I have a relatively large survival data (n > 10 000), including 5 predictors. Predictors p1 and p2 are continuous, the rest are categorical. Group variable is the one I am interested in, the remaining are just used for adjusting. PH assumption is violated for 4 predictors (checked with cox.zph()). PH assumption is violated at different time points for different predictors during the three-year follow-up.
chisq df p
group 16.751 3 0.00080
p1 19.076 1 0.0000125584
p2 6.766 1 0.00929
p3 14.469 1 0.00014
p4 0.124 1 0.72447
GLOBAL 60.854 7 0.0000000001
The survival version of rstanarm seems offering really interesting options for modelling. Thank you for developing it guys! How can I address the PH violation, using rstanarm package’s survival functionalities (https://arxiv.org/pdf/2002.09633.pdf)?
My own (rookie) thoughts
A) Surv(time, status) ~ group + p1 + p2 + p3 + p4
I can not use such specification as I violate the following assumptions?
However, my limited understanding says that AFT models are often used in case of violated PH assumption.
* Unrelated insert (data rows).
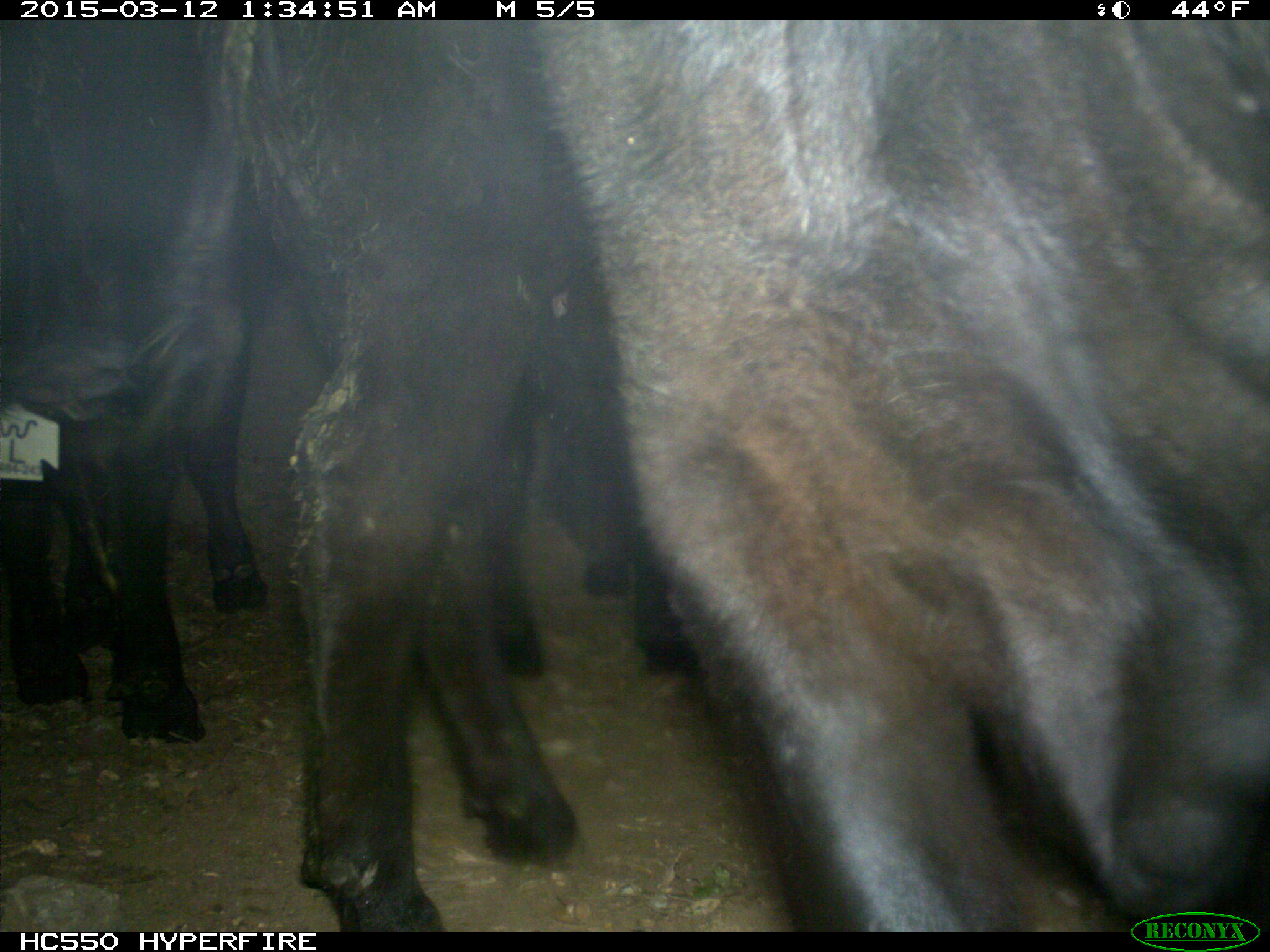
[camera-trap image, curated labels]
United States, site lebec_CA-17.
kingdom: Animalia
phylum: Chordata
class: Mammalia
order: Artiodactyla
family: Bovidae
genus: Bos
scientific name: Bos taurus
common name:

Why is it wrong to use something like this:
Surv(time, status) ~ group + p1 + p2 + p3 + p4, bazehaz = "weibull-aft"
B) Surv(time, status) ~ tve(group)
tve() functionality is really good, giving time-varying effects when I run that simple model with one predictor. However, can use the tve() for all predictors violating PH assumption? Tried using multiple tve()-s but model seemed not to compile.
C) Time-varying covariates
As four variables violate the PH assumption, can it be one solution? Possible to use multiple time-varying covariates? Or I only use one and address the rest with other options (e.g. tve()).
D) Piecewise constant function
This is a bit similar to solution B as tve() is used? Should I use it only for “group” or also for other predictors?
E) frequentists use strata() for categorical variables
Predictors p3 and p4 are categorical. Does rstanam has an analogue function?
F) Better ideas are very welcome
Data and simple model code for making this reproducible
library(tidyverse)
df = read_delim("https://www.dropbox.com/s/q5r4bqgz6a6e6cx/data.csv?dl=1", ";", escape_double = FALSE, trim_ws = TRUE)
#simple model formula
library(rstanarm)
fit = stan_surv(formula = Surv(time, status) ~ group + p1 + p2 + p3 + p4, data = df, cores = 3, chains = 3)